Below peak performance:
The two players this is most true of are notable here simply for what they are capable of put haven’t done this season. The first is Nathan Horton. Unfortunately as we’ve seen with other concussed players there is no magic pep talk you can give to make the recovery go faster. How long it takes to recover both physically and mentally varies widely based in part on how severe the injury was, how it was suffered and the mental and physical health of the player. Before Tom Sestito hit that put Horton out we had started to see him climbing back into the top of the form that made him and Lucic such a scary combination to deal with. As of now it is unknown when Horton will play again which unfortunately waters down the Kelly line as well.
Johnny Boychuk is the other player failing to thrive. In his rookie season he played fifty-one games. As a rookie he averaged a shade over seventeen and a half minutes a night and pulled down 15 points or .29 points per game. This season, while playing as much even strength as he did total that year, he’s totaled nine points in 49 games .18 PPG which puts him on pace for a total of 13 should he play every game the rest of the season. That represents a 30% swing in productivity. Worse, he’s making the same poor choices he did as a rookie. One of those is dumping the puck into the offensive zone on an offside instead of retreating to the neutral zone and retaining control of the puck, he can be counted on to give up control of the puck.
Reversion to normal:
Benoit Pouliot had a couple magical weeks that made you see why he was drafted so high. It was fun to watch. You could see why teams keep hoping they have the magical coaching to turn him into a legitimate top six forward and consistent threat. Unfortunately it doesn’t appear that’s happened. Despite half of his eight goals being game winners, and a couple of them just plain pretty, and a better shooting percentage than last year, Pouliot is on pace for less points this year than last. Despite half a minutes more ice time, a better offensive team than last years and a strong two months span, he’s playing here about like he did everywhere else.

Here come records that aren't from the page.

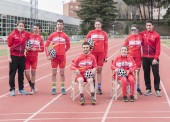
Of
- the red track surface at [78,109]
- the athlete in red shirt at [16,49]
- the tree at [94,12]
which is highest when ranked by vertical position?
the tree at [94,12]

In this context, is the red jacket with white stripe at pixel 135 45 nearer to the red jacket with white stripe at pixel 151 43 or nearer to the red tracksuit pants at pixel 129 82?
the red jacket with white stripe at pixel 151 43

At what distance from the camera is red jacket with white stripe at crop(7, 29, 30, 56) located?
9289mm

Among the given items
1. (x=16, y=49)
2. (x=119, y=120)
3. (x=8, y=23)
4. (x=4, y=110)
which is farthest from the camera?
(x=8, y=23)

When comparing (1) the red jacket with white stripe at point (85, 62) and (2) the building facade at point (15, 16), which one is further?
(2) the building facade at point (15, 16)

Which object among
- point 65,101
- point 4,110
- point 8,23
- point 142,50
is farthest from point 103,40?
point 8,23

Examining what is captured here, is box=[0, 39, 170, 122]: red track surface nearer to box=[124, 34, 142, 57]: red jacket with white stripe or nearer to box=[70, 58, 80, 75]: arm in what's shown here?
box=[70, 58, 80, 75]: arm

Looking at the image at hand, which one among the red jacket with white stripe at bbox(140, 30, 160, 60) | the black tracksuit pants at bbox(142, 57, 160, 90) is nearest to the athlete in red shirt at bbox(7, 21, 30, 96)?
the red jacket with white stripe at bbox(140, 30, 160, 60)

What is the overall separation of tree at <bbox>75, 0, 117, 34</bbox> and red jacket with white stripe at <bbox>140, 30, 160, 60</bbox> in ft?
226

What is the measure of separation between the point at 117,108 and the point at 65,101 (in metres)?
1.42

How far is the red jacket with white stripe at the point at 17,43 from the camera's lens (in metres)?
9.29

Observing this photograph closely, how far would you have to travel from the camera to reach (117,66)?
8906 millimetres

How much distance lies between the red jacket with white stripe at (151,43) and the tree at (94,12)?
6876cm

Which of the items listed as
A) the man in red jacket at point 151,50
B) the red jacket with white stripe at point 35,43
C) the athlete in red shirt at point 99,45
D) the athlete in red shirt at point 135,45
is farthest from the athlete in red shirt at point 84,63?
the man in red jacket at point 151,50

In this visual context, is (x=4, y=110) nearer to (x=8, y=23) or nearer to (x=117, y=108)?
(x=117, y=108)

Joe Corvo is the other player who is depending on your point of view either returning to form now or still playing the way he always has. Defensively he absolutely is worse than Kaberle. He turns the puck over at least twice a game regular as a metronome regardless of what the real time stats say. He’s aggressive enough in the defensive zone in any category that doesn’t count attempting to force bad outlet passes. His body and stick don’t do much to move the puck out of danger areas, nor does he attack the opposition attempting to pry the puck loose or force them to go around him. His shot is impressive when he uncorks it, I just don’t see the total package justifying playing time.
With the Pouliot experiment, and the issues with Horton, Corvo and Boychuk other players have been forced into roles that are clear as mud. For Jordan Caron and Zach Hamill, the constant in and out of the lineup, or trips up and down the roster can’t have helped them adjust. During one two week span Hamill for example played fourth line center, first line left wing, second line right wing and bounced through all three positions on the third line. Caron who broke camp with the team was flipped in and out of the lineup for Pouliot a number of times when arguably he was the better player but the distinction was clearly a very fine one. To date, Caron has played as many games in the AHL as the NHL, and spent just nearly as many in the pressbox. One can’t help but wonder how much further along these two would be if they played consistently.
Less noticeably, but just as perplexing is Steve Kampfer’s for the most part non-play. He did injure himself early in the season but was skating with no limitations long ago. With the inconsistent play of Corvo and Boychuk (among others) it seems odd it would take a suspension to Ference for him to get into action again. While neither has been exactly impressive offensively, in half the ice time and spotty play Kampfers points per game is slightly higher than Boychuks. In a lineup with Shawn Thornton, Adam Mcquaid, Zdeno Chara, Milan Lucic and several others it’d be hard to put either Kampfer or Corvo into list of most intimidating players, Kampfer is more likely to throw a good hit, and turns the puck over less. He may or may not be as offensively gifted but he’s clearly more active and more aggressive defensively, more importantly he shows his hunger to be on the ice every night when he laces the skates up.
None of the Bruins problems are insurmountable. Equally true none of them will fix themselves. You can’t expect to win consistently with two thirds of your defense playing erratically, and while trying to use a marginal third line player as a key component on the powerplay. That is not how this team is built, it is not how they win. No further proof is needed than a look at their record of the last ten games: 4-5-1. Three of those regulation losses have come to the basement dwelling Tampa Bay Lightning, Carolina Hurricanes and the Ovechkin-less bubble team Capitals.